Maese Liganor cerró y puso el pestillo a las ventanas de madera de la pequeña tienda, y luego cerró la puerta con llave. Al terminar, subió la escalera hacia sus habitaciones.

En el momento en que se hubo ido, su padre se levantó, dejando una cacerola a medias en el torno.

—Vigila la tienda, hijo —dijo, lavándose las manos, y luego fue hacia la puerta trasera.

Bajito, con el pelo rizado y un aire tranquilo, no era de los que destacarían en una multitud como héroes. Pero Adin sabía exactamente dónde iba. Se levantó, con las manos cubiertas de crem.

—Vas a ver qué está pasando, ¿verdad? ¿En el atrio?

Su padre vaciló, con la mano en el pomo de la puerta.

—Quédate aquí y vigila la tienda.

—Vas a pintarte el glifo en la frente y a cuidar de los Radiantes —dijo Adin—. Por si acaso.
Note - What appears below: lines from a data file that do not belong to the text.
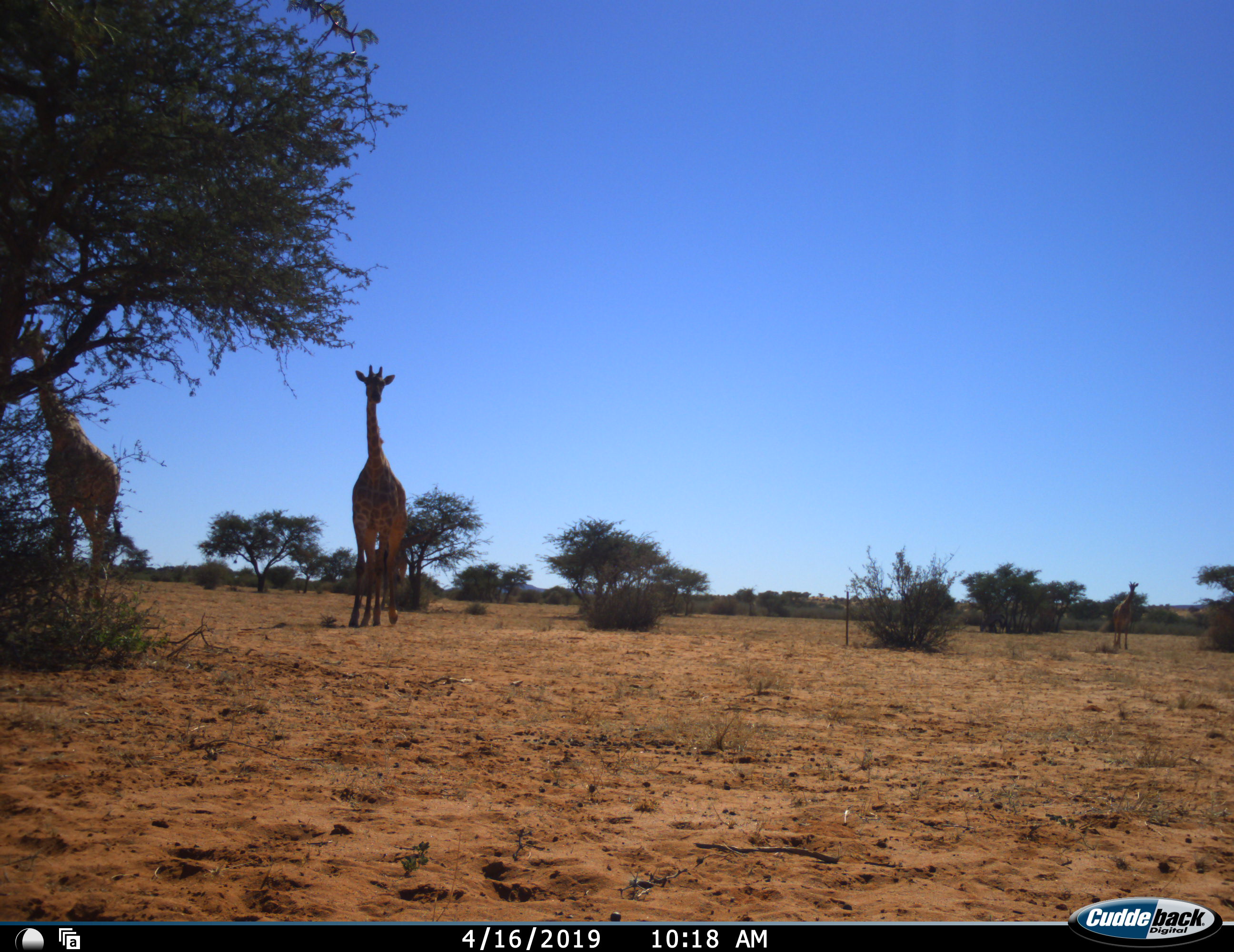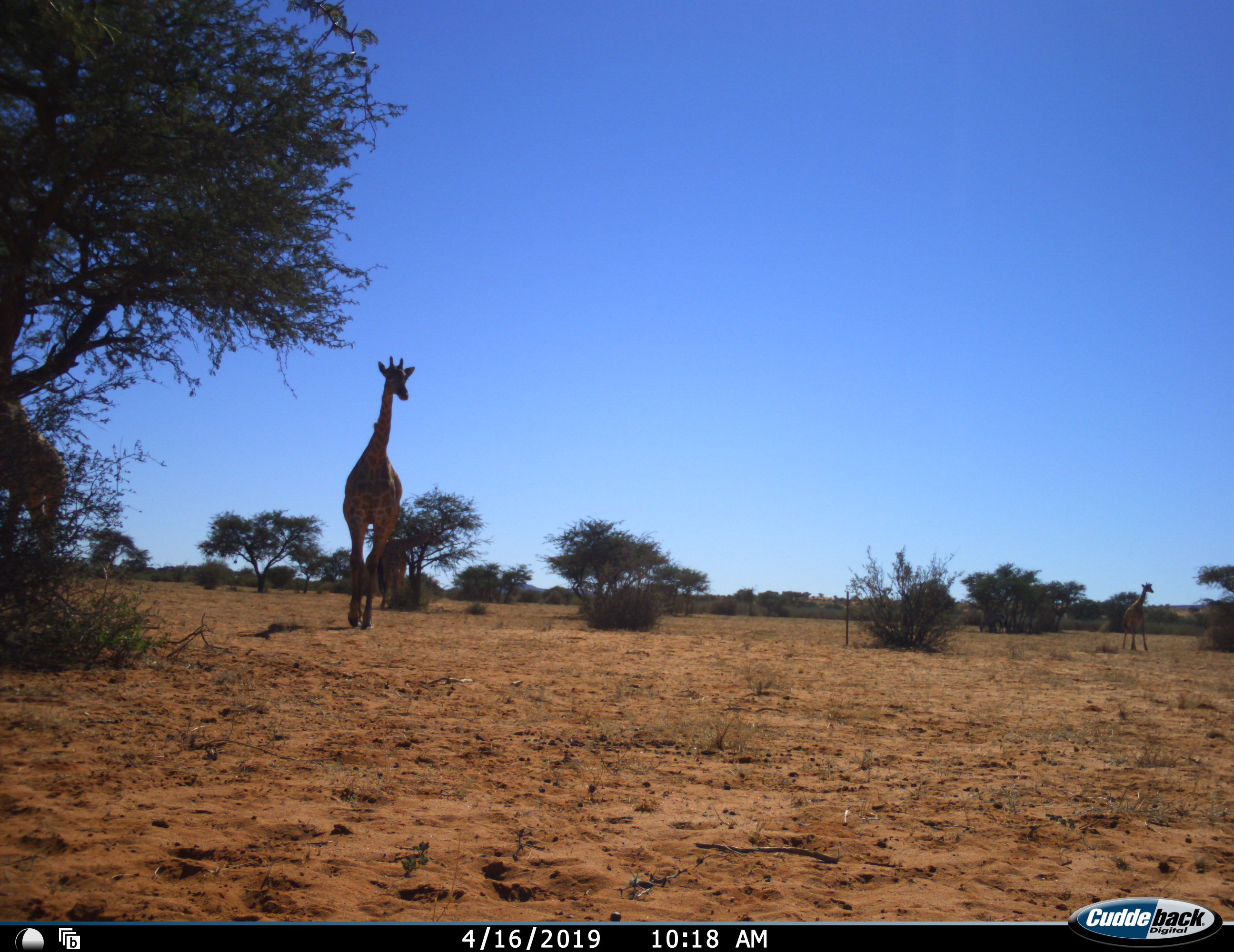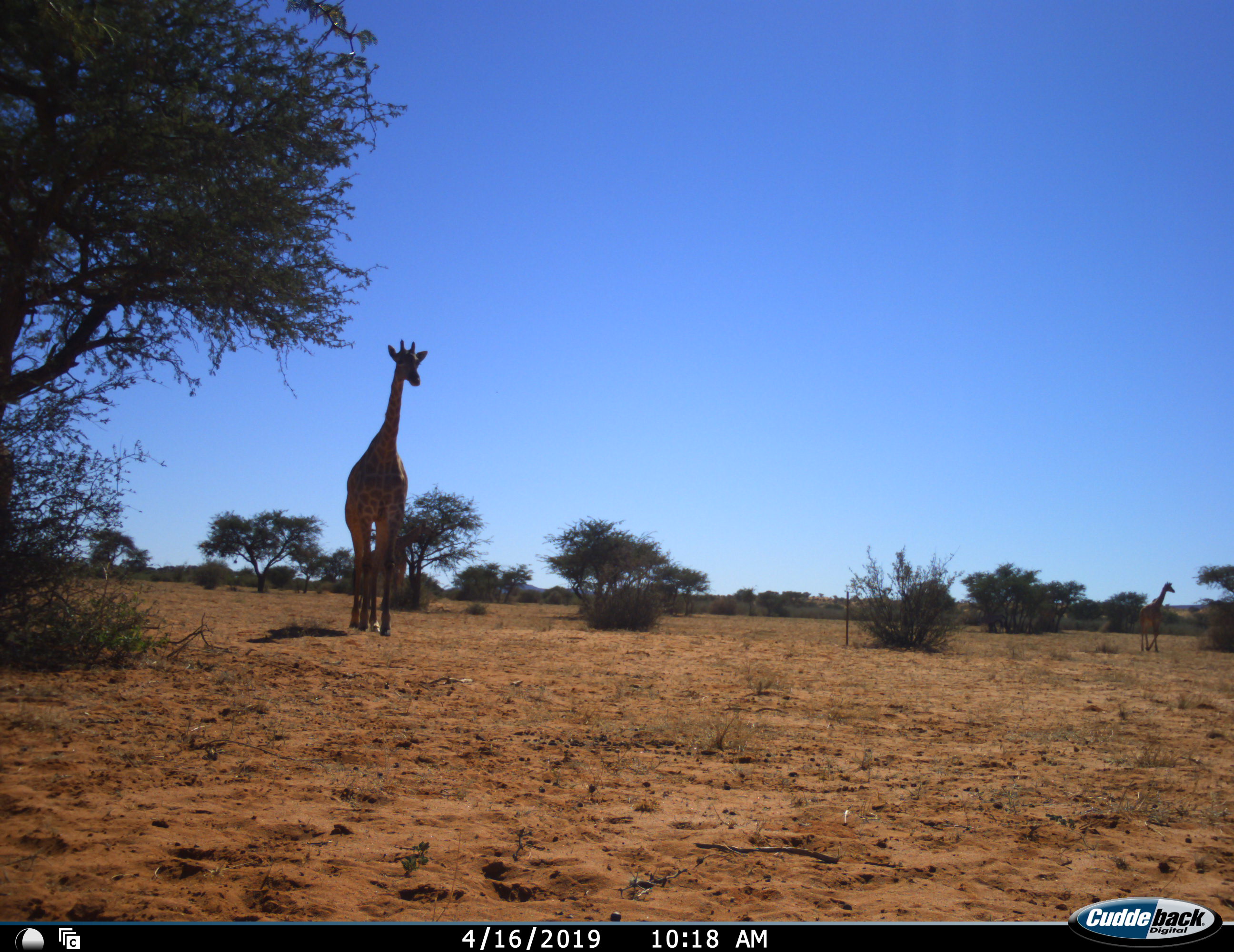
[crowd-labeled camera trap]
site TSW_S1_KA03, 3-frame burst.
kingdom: Animalia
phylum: Chordata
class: Mammalia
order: Artiodactyla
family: Giraffidae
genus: Giraffa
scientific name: Giraffa camelopardalis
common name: giraffe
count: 3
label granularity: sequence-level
Pues quiero ir contigo.

—Tu tobillo.

—Ya lo tengo bien —dijo Adin—. Si al final pasa algo, me necesitarás para que vaya corriendo a casa y se lo diga a madre. Además, si la cosa se alborota, podría haber saqueos aquí en el mercado. Estaré más seguro contigo.

El padre de Adin se debatió un momento antes de suspirar y hacerle un gesto para que fuese con él. Adin sintió el corazón atronando en el pecho mientras se apresuraba a obedecer. Podía sentirlo, como una energía en el aire. Ocurriría ese mismo día.

Ese mismo día, Adin empuñaría una lanza y se ganaría su spren.